Swami Vivekanada Institute of Technology (SVIT) is an engineering college in the premises of Mahbub College High School grounds in Patny Centre, Secunderabad of Hyderabad District.

History

SVIT is located in the premises of Mahboob College, which has a historical significance. This institute was founded in 1862 by Somasundaram Mudaliar, as a first public school for primary education and witnessed turn of two centuries. In 1893, Swami Vivekananda addressed a large gathering on the site of the present-day school. Started as a primary school, Mahboob College now also offers graduate and post graduate education in professional streams. The engineering division of SVIT was established on 12 April 2004, which has later expanded to offer post graduate degree. The institution is named after Swami Vivekananda.

Academics
Swami Vivekananda Institute of Technology is affiliated to JNTU, Hyderabad, approved by the All India Council for Technical Education and recognized by Government of Telangana ( Erstwhile Andhra Pradesh). The engineering department offers graduation in five major branches
 Computer Science Engineering
 Electronics and Communications Engineering
 Information Technology
 Mechanical engineering Mechanical Engineering 
 
There is also a post graduation department in this institute under which offers 
 Masters in Business Administration

Admissions

Admission in to the course is offered students who have qualified EAMCET Examination and completed Intermediate(+2) or its equivalent.
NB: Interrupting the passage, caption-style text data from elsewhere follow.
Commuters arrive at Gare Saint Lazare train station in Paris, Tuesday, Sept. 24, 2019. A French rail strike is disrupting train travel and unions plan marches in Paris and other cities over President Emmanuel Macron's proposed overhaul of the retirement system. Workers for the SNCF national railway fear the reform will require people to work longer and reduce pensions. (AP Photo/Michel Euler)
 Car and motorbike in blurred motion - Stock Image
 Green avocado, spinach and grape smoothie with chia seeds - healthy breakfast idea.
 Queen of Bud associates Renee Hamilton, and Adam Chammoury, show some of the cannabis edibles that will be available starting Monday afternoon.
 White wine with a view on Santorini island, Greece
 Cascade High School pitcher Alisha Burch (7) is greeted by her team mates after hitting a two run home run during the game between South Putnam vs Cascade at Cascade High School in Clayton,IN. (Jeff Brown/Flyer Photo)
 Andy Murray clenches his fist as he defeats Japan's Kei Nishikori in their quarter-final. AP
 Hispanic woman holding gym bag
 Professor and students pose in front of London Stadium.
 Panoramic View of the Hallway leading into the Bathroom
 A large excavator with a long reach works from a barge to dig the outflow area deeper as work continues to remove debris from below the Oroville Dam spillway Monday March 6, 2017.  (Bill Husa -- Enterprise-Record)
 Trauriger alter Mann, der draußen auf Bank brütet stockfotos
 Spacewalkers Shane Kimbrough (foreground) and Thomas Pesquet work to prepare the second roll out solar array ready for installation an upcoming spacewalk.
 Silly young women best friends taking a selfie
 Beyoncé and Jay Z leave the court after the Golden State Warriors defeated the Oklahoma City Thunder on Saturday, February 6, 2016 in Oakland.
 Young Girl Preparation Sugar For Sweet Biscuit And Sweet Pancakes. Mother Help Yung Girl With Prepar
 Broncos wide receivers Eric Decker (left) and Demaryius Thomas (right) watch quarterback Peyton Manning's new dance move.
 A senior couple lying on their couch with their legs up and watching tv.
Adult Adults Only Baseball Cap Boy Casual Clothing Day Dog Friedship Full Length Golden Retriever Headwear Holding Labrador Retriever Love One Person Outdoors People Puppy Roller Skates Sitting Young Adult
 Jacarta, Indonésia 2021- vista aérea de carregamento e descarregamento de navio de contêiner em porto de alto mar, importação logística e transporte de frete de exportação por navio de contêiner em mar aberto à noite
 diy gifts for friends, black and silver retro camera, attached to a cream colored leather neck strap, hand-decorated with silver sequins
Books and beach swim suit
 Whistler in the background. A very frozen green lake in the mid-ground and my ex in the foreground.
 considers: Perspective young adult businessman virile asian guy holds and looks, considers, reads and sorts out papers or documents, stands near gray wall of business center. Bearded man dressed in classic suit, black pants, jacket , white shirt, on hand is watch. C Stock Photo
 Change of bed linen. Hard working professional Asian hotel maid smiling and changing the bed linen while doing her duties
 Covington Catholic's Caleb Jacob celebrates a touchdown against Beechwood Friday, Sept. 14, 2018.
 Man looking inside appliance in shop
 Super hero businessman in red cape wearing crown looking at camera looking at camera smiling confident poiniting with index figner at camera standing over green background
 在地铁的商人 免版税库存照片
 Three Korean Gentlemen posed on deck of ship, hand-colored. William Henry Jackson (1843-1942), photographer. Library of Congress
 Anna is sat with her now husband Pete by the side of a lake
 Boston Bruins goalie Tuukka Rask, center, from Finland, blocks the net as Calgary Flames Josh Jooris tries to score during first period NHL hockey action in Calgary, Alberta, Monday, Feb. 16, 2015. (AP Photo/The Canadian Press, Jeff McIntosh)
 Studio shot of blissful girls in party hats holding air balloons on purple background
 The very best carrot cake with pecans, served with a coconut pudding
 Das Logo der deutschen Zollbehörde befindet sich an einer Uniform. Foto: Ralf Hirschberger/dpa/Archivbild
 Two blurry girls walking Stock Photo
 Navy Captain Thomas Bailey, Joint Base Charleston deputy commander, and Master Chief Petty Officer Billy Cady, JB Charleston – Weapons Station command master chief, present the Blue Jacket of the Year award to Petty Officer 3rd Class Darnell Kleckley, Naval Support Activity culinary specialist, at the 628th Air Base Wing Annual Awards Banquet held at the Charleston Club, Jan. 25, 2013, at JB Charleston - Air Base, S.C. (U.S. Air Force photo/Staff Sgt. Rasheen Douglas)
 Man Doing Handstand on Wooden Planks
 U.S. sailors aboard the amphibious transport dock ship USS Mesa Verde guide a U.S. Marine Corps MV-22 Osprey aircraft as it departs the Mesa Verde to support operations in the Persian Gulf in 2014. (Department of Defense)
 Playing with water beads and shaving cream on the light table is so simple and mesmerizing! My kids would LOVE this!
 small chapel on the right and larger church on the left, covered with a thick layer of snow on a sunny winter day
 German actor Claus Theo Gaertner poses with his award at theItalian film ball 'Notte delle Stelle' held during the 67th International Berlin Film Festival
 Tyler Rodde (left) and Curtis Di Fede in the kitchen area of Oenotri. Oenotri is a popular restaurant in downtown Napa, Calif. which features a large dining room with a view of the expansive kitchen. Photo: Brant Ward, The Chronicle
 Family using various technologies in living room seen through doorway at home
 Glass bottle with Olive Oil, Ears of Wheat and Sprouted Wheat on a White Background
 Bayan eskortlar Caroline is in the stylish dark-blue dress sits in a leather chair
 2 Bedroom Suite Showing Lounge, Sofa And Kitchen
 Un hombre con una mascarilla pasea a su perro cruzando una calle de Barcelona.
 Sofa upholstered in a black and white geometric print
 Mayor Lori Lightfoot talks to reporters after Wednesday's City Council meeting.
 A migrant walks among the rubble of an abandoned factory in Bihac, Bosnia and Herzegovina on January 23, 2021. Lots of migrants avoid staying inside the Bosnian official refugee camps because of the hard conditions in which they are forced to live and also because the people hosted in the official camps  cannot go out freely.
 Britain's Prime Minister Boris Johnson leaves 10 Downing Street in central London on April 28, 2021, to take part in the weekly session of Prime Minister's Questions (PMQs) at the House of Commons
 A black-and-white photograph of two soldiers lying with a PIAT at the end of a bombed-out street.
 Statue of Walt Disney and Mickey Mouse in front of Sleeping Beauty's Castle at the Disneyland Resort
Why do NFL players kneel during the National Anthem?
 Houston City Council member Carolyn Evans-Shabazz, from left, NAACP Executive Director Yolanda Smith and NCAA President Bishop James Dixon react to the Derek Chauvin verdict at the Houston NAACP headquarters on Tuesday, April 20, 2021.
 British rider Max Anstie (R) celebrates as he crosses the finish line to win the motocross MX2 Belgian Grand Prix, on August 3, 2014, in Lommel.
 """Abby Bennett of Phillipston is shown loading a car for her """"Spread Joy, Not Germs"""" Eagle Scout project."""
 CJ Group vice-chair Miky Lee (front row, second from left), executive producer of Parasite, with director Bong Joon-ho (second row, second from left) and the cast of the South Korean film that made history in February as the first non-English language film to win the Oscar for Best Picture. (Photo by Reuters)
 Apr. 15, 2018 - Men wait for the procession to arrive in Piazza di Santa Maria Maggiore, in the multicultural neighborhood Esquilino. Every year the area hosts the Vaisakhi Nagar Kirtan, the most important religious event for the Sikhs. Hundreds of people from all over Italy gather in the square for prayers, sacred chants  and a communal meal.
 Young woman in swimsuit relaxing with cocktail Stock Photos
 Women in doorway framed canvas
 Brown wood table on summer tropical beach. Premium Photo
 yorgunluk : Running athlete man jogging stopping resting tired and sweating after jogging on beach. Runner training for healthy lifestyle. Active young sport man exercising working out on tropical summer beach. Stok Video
The candidates will be admitted by EAMCET Convener strictly in accordance with the rank secured at the Entrance Examination and keeping the rules applicable in view, regarding the reservation of seats of various categories of candidates.
To seek admission under CATEGORY – B, a student should either have obtained a rank or should have secured a minimum aggregate percentage of 50% in group subjects (Maths, Physics and Chemistry) in the Intermediate Examination of the Board of Intermediate Education, Government of Telangana ( Erstwhile Andhra Pradesh) or any other examination recognized by the Government of Telangana ( Erstwhile Andhra Pradesh ) OR as its equivalent.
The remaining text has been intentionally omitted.